From the 1st to the 25th of march we took part of IsThisIt? Online Residency
During the residency, Fragmentin presented the research behind their upcoming artwork, entitled Obsology. The residency is an opportunity for the artist trio to create a series of digital images which will later be materialised in a printed format or become an inspiration for the production of sculptures for an upcoming exhibition.
Obsology - a neologism coming from a mix of the words obsolescence and archaeology - is an ongoing series of still and animated CGI images on the topic of Post-digital archaeology.
Today, every instant of life is recorded and therefore creates a massive amount of data. Paradoxically the survival of those data - and the knowledge they contain - has become uncertain: the electronic consumer devices we daily use which aggregate our data are made of rare and exhaustible metal while the servers designed to store them are over-consuming energy to cool down and are becoming rapidly obsolete over time.
Will our considerations on issues such as digitalization and climate crisis last ? What traces will be left over for future generations to remember ours ? And in which form? In that context, Obsology uses irony and absurdity to feature different scenarios borrowing their aesthetics from our web era.

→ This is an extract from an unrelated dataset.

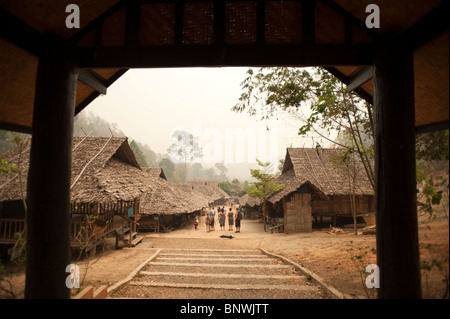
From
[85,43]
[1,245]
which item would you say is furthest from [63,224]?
[1,245]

In landscapes where humans seem to have disappeared, objects or symbols - that have emerged from our digital imagery - are staged or sometimes physically anchored into sustainable and "archeological" materials such as glass, textile, stone, wood, shell, ice, rare metal or magma. This series also underlyingly questions the perennity of Digital Art itself.

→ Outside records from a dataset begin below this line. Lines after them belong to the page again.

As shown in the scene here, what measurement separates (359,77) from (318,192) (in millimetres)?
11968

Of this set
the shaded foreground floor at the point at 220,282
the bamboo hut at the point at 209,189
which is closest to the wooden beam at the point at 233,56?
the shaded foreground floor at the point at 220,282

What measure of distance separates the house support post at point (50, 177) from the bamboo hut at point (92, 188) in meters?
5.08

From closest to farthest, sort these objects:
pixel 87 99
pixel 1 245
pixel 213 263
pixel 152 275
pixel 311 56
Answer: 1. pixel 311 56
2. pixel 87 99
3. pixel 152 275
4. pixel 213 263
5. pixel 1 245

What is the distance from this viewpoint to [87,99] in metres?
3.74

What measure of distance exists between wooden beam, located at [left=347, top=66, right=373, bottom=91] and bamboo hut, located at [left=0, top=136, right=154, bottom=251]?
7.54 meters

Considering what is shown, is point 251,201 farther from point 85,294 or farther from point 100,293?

The output of the residency took the form of a research blog separated into chapters as well as seven final CGI images (still image, animated or generative video) for an upcoming exhibition.

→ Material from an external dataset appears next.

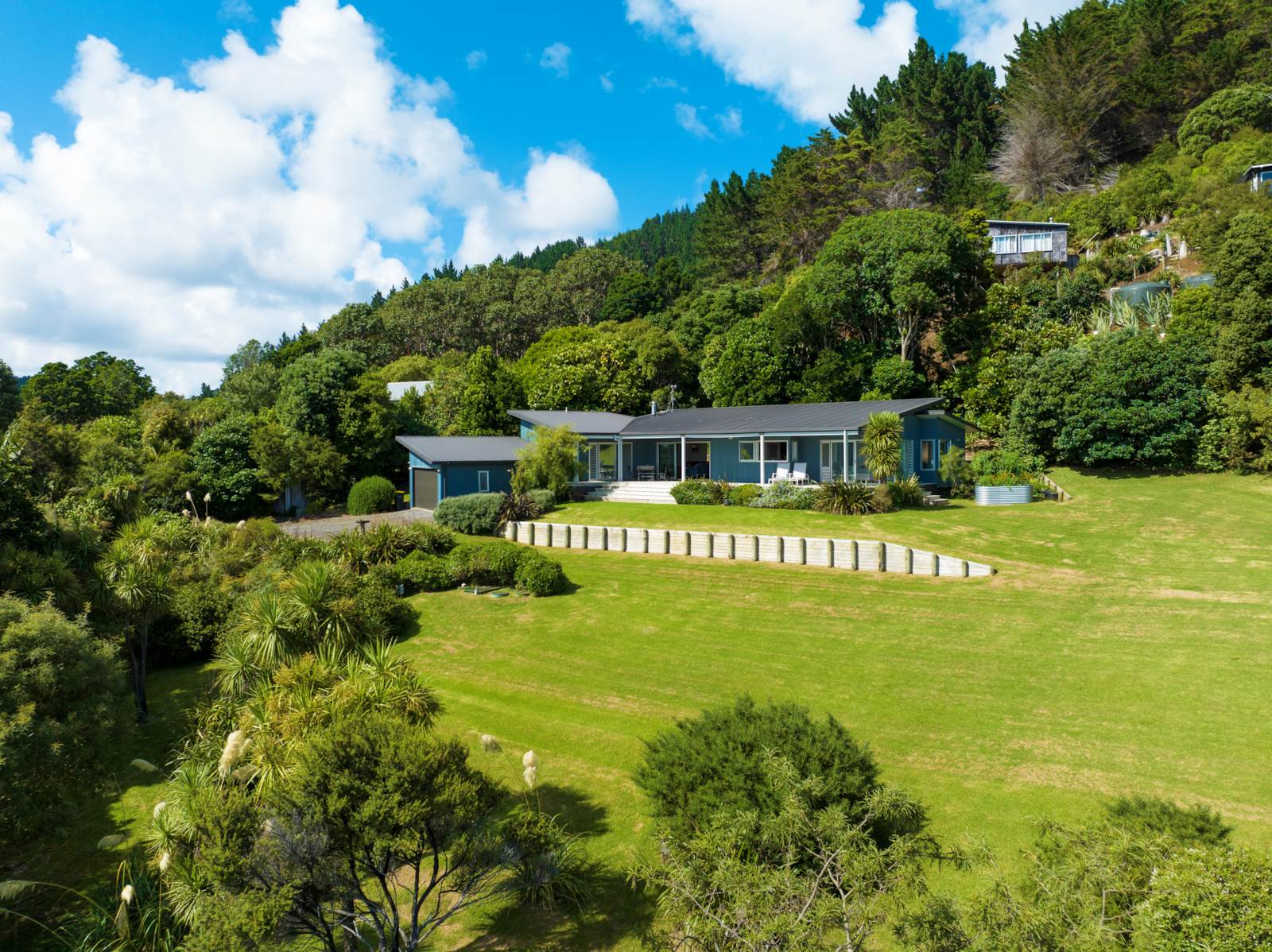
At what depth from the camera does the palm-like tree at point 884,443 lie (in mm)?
25562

What would be the last gesture of today Pompei's tourists before death ? (Self-reflection on Magma, 2020) Like an electronic waste dump of obsolete servers, a bunch of shells are left on the sand in a chaotic way. What messages are they trying to send us? (Bivalves data shells, 2020).How consumer electronics themselves will fare in a future affected by catastrophic global warming ? (Iphone needs to cool down before you can use it!, 2020). Carved into a tree trunk, the text “Stop 5G” and the pictogram “Boycott 5G” form a relic of the past that highlights the forgotten tension between technological progress and environmental protection. (Stop 5G, 2020).Retrieved from remaining icy landscapes of the arctic, frozen wires, evidence of an ubiquitous and intricate connectivity, indicates a thirst for bandwidth (Global wiring, 2020).Printed on a parachute canvas, an emoji - from the whatsapp application - representing an overheated face, seems to be at the mercy of the wind and the heat escaping from the ventilation tube of the building. (Overheatedface.png) Could the inlaying of Captcha and QR code into resistant material such as galvanized steel be a way to conserve and transmit our web imagery to the future generation ? (Hyperhighway, 2020).